» AUSGEWÄHLTER TEXTAUSZUG:
-------

Eine Beziehung zu Jen strebt er aber nicht an. Die in ihrer Unbedarftheit, Ahnungslosigkeit von allem, was mit Computern zu tun hat, und Resolutheit das beinahe mütterliche Verbindungsglied der IT‘ler zur Welt der oberen Stockwerke darstellt. Sie ist hübsch und redselig. Deshalb wird sie gleich in der Folge als “Relationship Managerin” angestellt, da ihr IT-Fachwissen, wie wir ja bereits wissen, sehr, sehr begrenzt ist. Penny, ick hör dir trapsen.
In der Figurenzeichnung gibt es einige Ähnlichkeiten, auch ist die Serie mit Gadgets, Film-, Fernseh-, Spiel-und Comicverweisen vollgestopft wie das Kellerbüro der Protagonisten, das in Standbildern betrachtet, seine ganz eigene Geschichte erzählt. Doch damit verabschiedet sich die “IT Crowd” in eine Welt, die billiger, bunter, absurder, fieser, sexuell wesentlich aufgeräumter und expliziter als die der amerikanischen Kollegen ist.
Auf horizontales Erzählen wird weitgehend verzichtet. Lediglich Douglas Reynholms-Sexismus und die damit verbundenen Frauengeschichten stellen ab der zweiten Staffel einen wiederkehrenden Faktor dar. Meben geschliffenem Wortwitz spielt die “IT Crowd” mit den absurden Seiten der Komik, ist bissig, böse, grell, platt und macht auch vor kruden, unausgereiften Pointen und altehrwürdigen, mit jugendlichem Elan vorgetragenen Slapstickelementen nicht halt. Gags und szenische Entwicklungen werden auf die Spitze getrieben, in der Hoffnung, ein Feuerwerk dort oben zu entfachen. Manchmal stürzen sie aber auch ab. Doch selbst das kann schmerzhaftes Vergnügen bereiten.
Gewöhnungsbedürftig ist die billige Digital-Optik, very british halt, die aber nach kurzer Eingewöhnungszeit passend zum chaotischen Ambiente der Serie erscheint. Während viele Pointen, die sich auf die Arbeit der Computerabteilung bezieht, sehr realitätsnah daherkommen (Stand 2006), wird an anderen Stellen voll auf die Kacke gehauen (sogar bildlich, als Roys Stirn, nach einem Toilettenbesuch während eines Dates, mit braunen Schlieren verziert ist), Feinzeichnung ist Sache der Serie nicht. Ein Klassiker ist die “Peter File”-Episode. Jener Name, der sich laut und schnell ausgesprochen wie “pedophile” anhört. Der arme Peter muss bis zum Ende der Folge darunter leiden. Ohne Gnade. Ist sehr witzig.

-------

Prüfen Sie, ob die folgenden Aussagen mit dem Textauszug über die Serie „IT Crowd“ übereinstimmen, und antworten Sie jeweils mit Ja oder Nein samt den entscheidenden Worten des Textauszugs als wörtlichem Zitat. (a) Die Serie verzichtet weitgehend auf horizontales Erzählen. (b) Jen wird wegen ihres umfassenden IT-Fachwissens als „Relationship Managerin“ angestellt. (c) Die Digital-Optik der Serie wirkt von Anfang an vertraut.

» ANGEZEIGTE DATEN:
-------

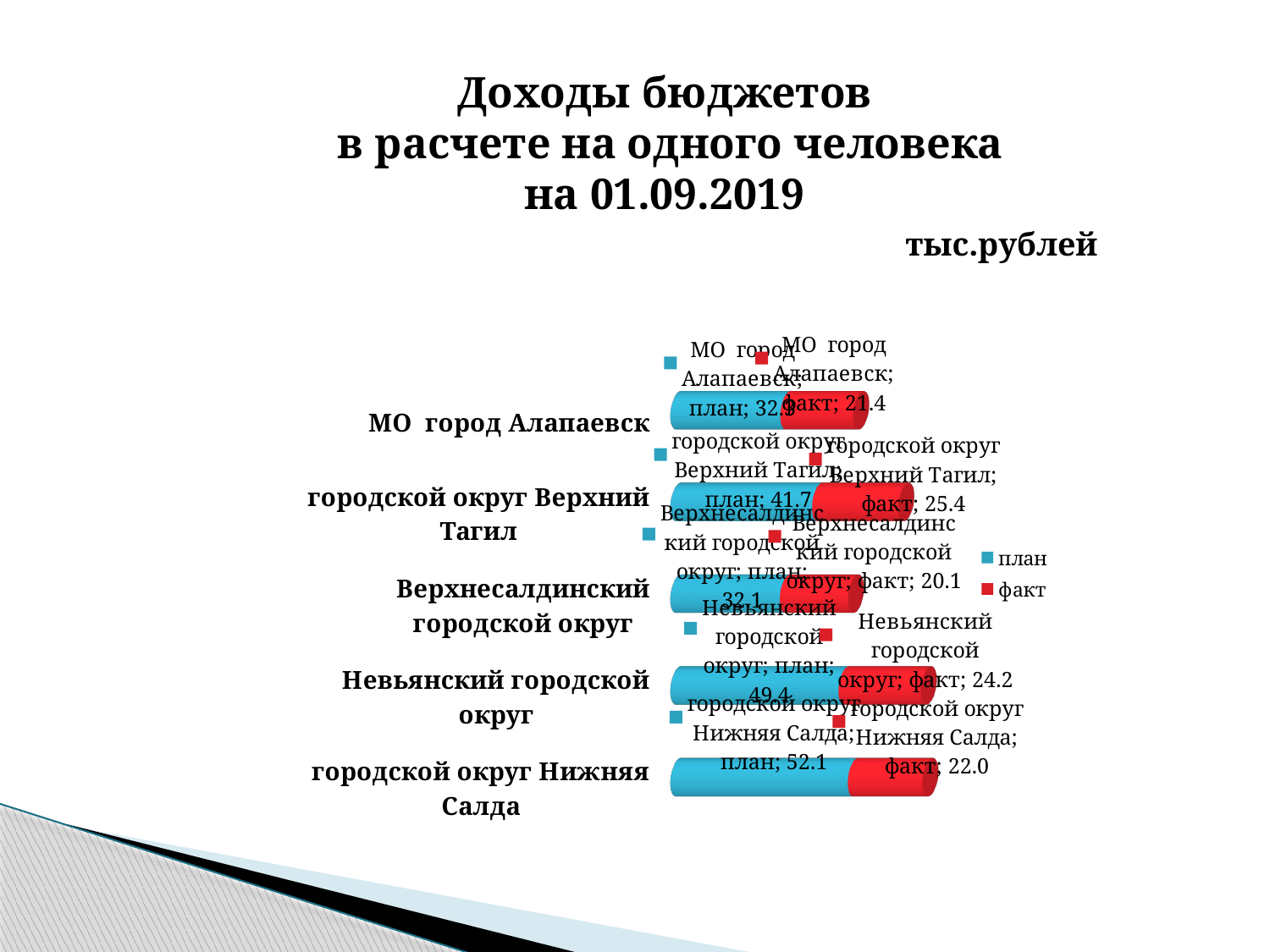
What is the план value for Верхнесалдинский городской округ? 32.1 What is the план value for городской округ Нижняя Салда? 52.1 How many categories (municipalities) are shown in the chart? 5 What is the факт value for городской округ Верхний Тагил? 25.4 What kind of chart is shown on the slide? bar chart What is the факт value for Невьянский городской округ? 24.2 Which category has the lowest факт value? Верхнесалдинский городской округ Which has the larger факт value: МО город Алапаевск or городской округ Нижняя Салда? городской округ Нижняя Салда Which category has the highest план value? городской округ Нижняя Салда What is the difference between план and факт for городской округ Верхний Тагил? 16.3 Which category has the highest факт value? городской округ Верхний Тагил How many series does the legend list? 2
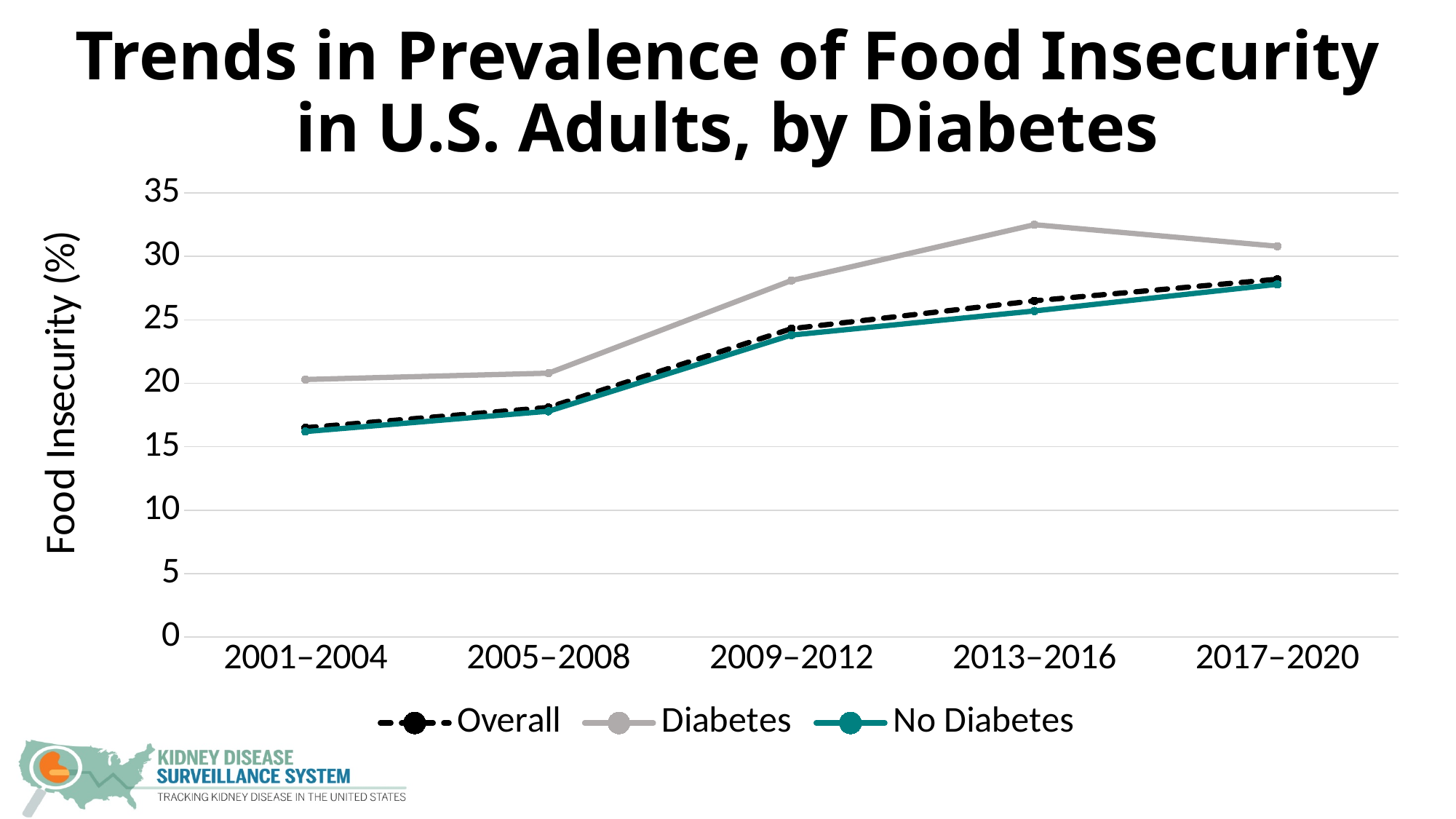
In which period is the No Diabetes series at its lowest value? 2001–2004 Is the value for No Diabetes in 2017–2020 greater or less than 30? less In 2013–2016, which series has the larger value, Diabetes or No Diabetes? Diabetes How many time periods are shown on the x axis? 5 How many series does the legend list? 3 Is the value for Overall in 2009–2012 greater or less than 25? less Is the value for Diabetes in 2013–2016 greater or less than 30? greater Does the No Diabetes series rise or fall from 2001–2004 to 2017–2020? Rises What kind of chart is shown on the slide? Line chart Which series is listed first in the legend? Overall What is the label of the y axis? Food Insecurity (%) In which period does the Diabetes series reach its highest value? 2013–2016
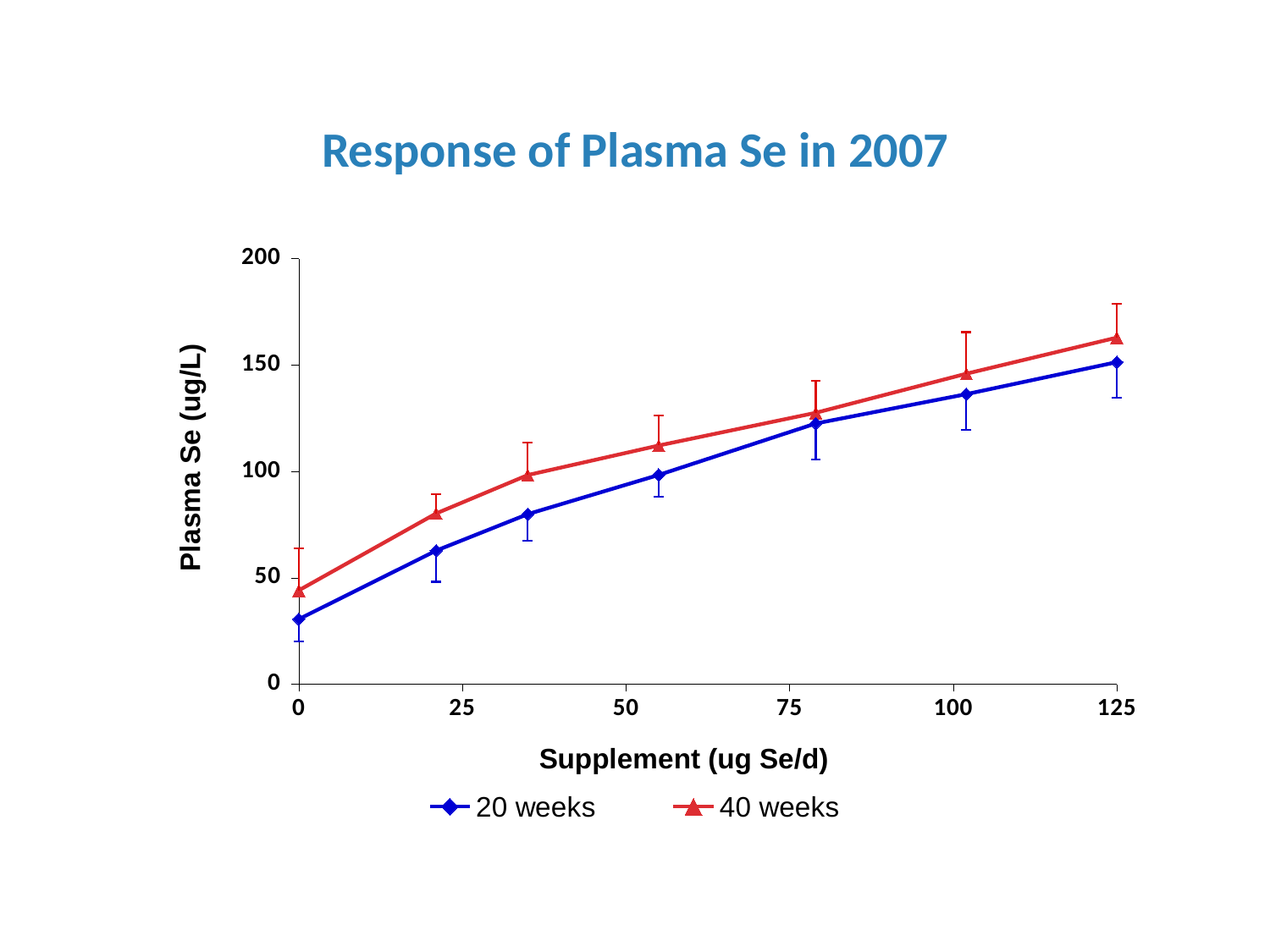
Is the 20 weeks value at a supplement of about 100 ug Se/d greater or less than 100? greater What is the title of the chart? Response of Plasma Se in 2007 What kind of chart is shown on the slide? line chart How many series does the legend list? 2 At a supplement of 0 ug Se/d, which series has the higher plasma Se value, 20 weeks or 40 weeks? 40 weeks How many data points are plotted for the 20 weeks series? 7 Is the 20 weeks value at a supplement of 0 ug Se/d greater or less than 50? less Do the plasma Se values for the 40 weeks series rise or fall as the supplement dose increases? rise Is the 40 weeks value at a supplement of 125 ug Se/d greater or less than 150? greater At a supplement of 125 ug Se/d, which series has the higher plasma Se value, 20 weeks or 40 weeks? 40 weeks What is the label of the y axis? Plasma Se (ug/L)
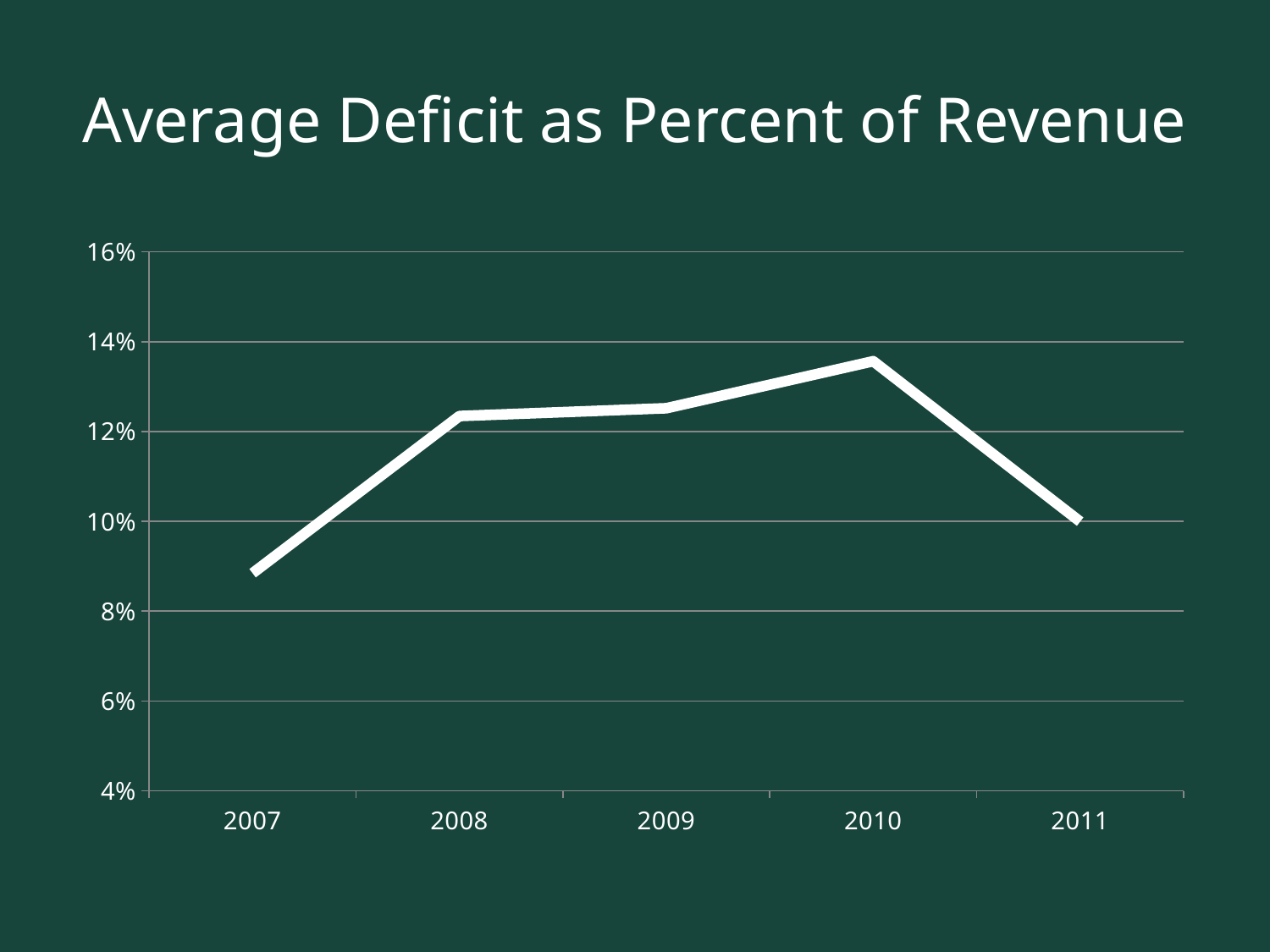
Which year has the highest average deficit as percent of revenue? 2010 How many years are plotted on the x axis? 5 What kind of chart is shown on the slide? Line chart Is the value for 2011 greater or less than 8%? greater Which year has the lowest average deficit as percent of revenue? 2007 Does the line rise or fall from 2010 to 2011? Fall What is the title of the chart? Average Deficit as Percent of Revenue Which is larger, the value for 2007 or the value for 2008? 2008 Is the value for 2008 greater or less than 12%? greater Which is larger, the value for 2010 or the value for 2011? 2010 Is the value for 2010 greater or less than 14%? less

-------

» ANTWORTFELD:
(a) Ja: „Auf horizontales Erzählen wird weitgehend verzichtet.“
(b) Nein: „da ihr IT-Fachwissen, wie wir ja bereits wissen, sehr, sehr begrenzt ist“
(c) Nein: „Gewöhnungsbedürftig ist die billige Digital-Optik“